Virginia is long overdue for a fiscal makeover, as I write in my new Bacon’s Rebellion column:
Like a number of other states, Virginia is largely papering over its current budget deficits through the use of temporary federal stimulus dollars, largely avoiding politically unpopular cuts in state services and programs. But with revenue declines and budget deficits projected to continue for several years, state policymakers need to get serious about reducing the price of government and ensuring fiscal sustainability, as the stimulus gravy train won’t last forever.
Virginia’s ongoing budget woes really serve to highlight a systemic failure in the state’s fiscal management. But at the same time, crisis breeds the opportunity for a state budget makeover. To that end, there are three important first steps state policymakers should be taking.
First, at a June news conference announcing the most recent $300 million deficit, Gov. Kaine told reporters that his administration is “working hard to […] assess both the prioritization and performance of each state program” as part of its cost management strategy. But the devil’s in the details. The state is certainly recognized for having fairly robust systems in place for measuring program performance, but prioritization is a tougher nut to crack. Currently missing from the equation is a truly effective process to determine how to prioritize spending on programs relative to each other.
What Virginia really needs is a budgeting process designed to generate public buy-in on how to fund first things first and last things last (if at all). To that end, the Commonwealth should follow the lead of Washington, Iowa and other states that have begun shifting to an outcome-based budgeting system in which policymakers and the public collaboratively rank budget priorities and fund the most important things first. The state government then goes down the list, most important items first, “buying down” with available revenues until they run out of money. This ensures that vital services are being funded before less-critical ones, and services not deemed of the highest importance are reduced or eliminated. Kitchen table budgeting works this way, and there’s no reason the state shouldn’t do the same.
Second, Virginia needs a rational process for estimating revenues. House Majority Leader Morgan Griffith recently told the Roanoke Times that state revenue forecasts “have been consistently overly optimistic” and he’s right. For example, in the fiscal year 2009-2010 budget, policymakers assumed a revenue growth rate well in excess of four percent, and this budget was prepared at a time when the bleak fiscal outlook was well understood.

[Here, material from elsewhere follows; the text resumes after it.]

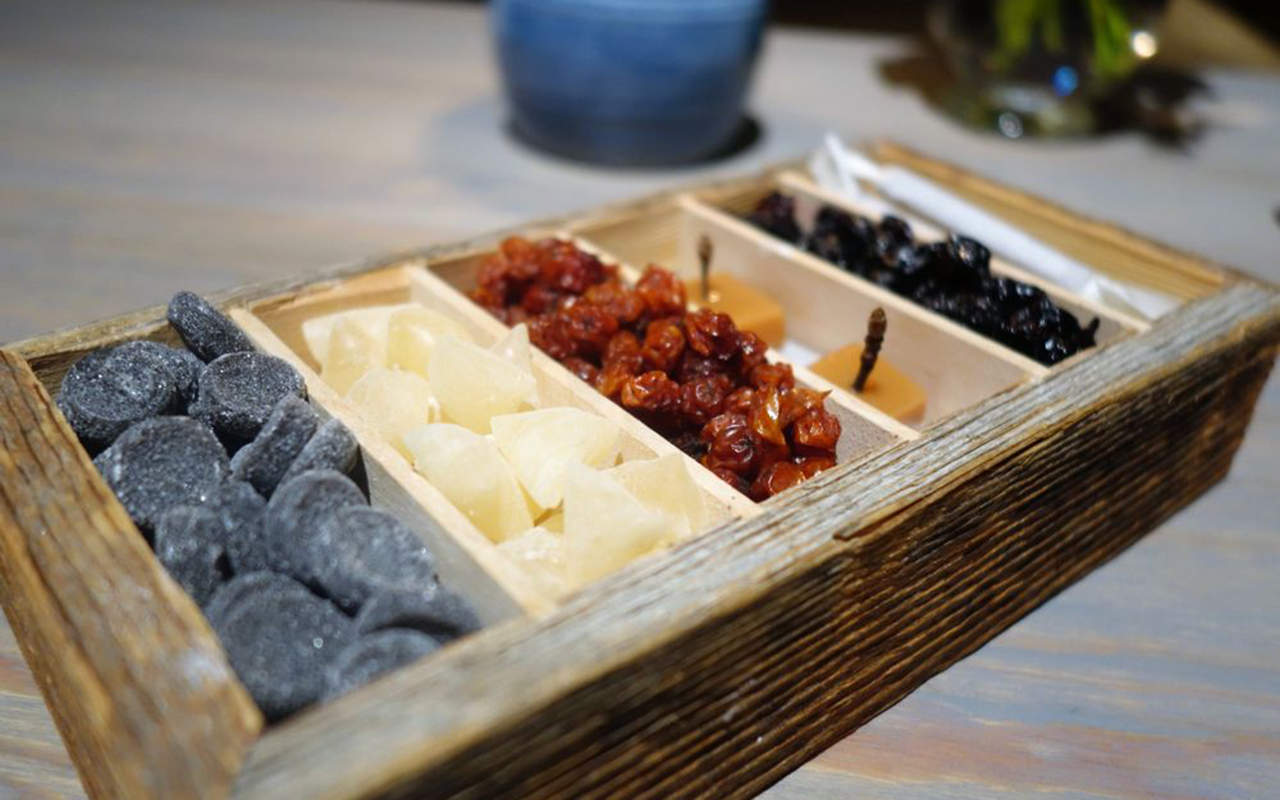 Fäviken’s Nordic Wilderness Feast in Sweden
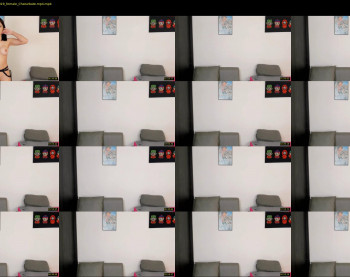 anna_wells — 12 minute Chaturbate female cam show recording, 720p, May 9, 2021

The state needs stronger tools to ensure realistic revenue estimates and a mechanism to send budgets back to the Assembly that fail to rely on them. In Texas, the state Constitution gives the Comptroller of Public Accounts (a chief fiscal officer, of sorts) the responsibility to certify the state’s budget and send back any spending bills that the state can’t afford. It’s an elected position, which places political pressure on the officeholder to ensure accuracy in forecasting. Having a third-party enforce prudent fiscal forecasting and spending would help to avoid the situation the Commonwealth currently faces, where policymakers adopt the rosiest of revenue projections to help justify new spending and then complain of a budget “crisis” when the mythical money doesn’t materialize.
Last, Virginia needs to rejuvenate its privatization efforts. The state has always been known as an early adopter in the privatization of various state services, activities and programs; but at the same time it is also known for moving slowly and in piecemeal fashion on privatization, lacking a robust policy framework that would ramp up the use of this proven policy management tool.
A central lesson learned from global experience is that privatization works best—maximizing cost savings and value for money—when governments develop a centralized, independent decision-making body to manage privatization and government efficiency initiatives, in effect a state “center of excellence” in procurement. Florida’s Council on Efficient Government, for example, was developed during former Governor Jeb Bush’s tenure and was a key component of a strategy that ultimately helped his administration realize over $550 million in cost savings through more than 130 privatization and managed competition initiatives.
If restructured and given more authority and teeth, Virginia’s Commonwealth Competition Council could potentially serve that function, as I wrote in my February 2009 Bacon’s Rebellion column. And earlier this year, the House of Delegates overwhelmingly passed an efficiency board bill—House Bill 2463, sponsored by Del. John M. O’Bannon III—only to see it stall in the Senate. The bill would have established a new Government Efficiency Review Commission to review agencies on an eight-year cycle and advise the General Assembly on the elimination of waste and inefficiency and potential alternative service delivery methods. Ideas like these need to be front and center in the next legislative session.
Fiscal responsibility needs to quickly become the central public policy discussion in Virginia, because most experts are predicting ongoing state fiscal challenges through at least 2011. Policymakers can no longer rely on gimmickry and federal handouts to avoid making the politically unpopular—but absolutely necessary—reforms to reduce the cost of Virginia government.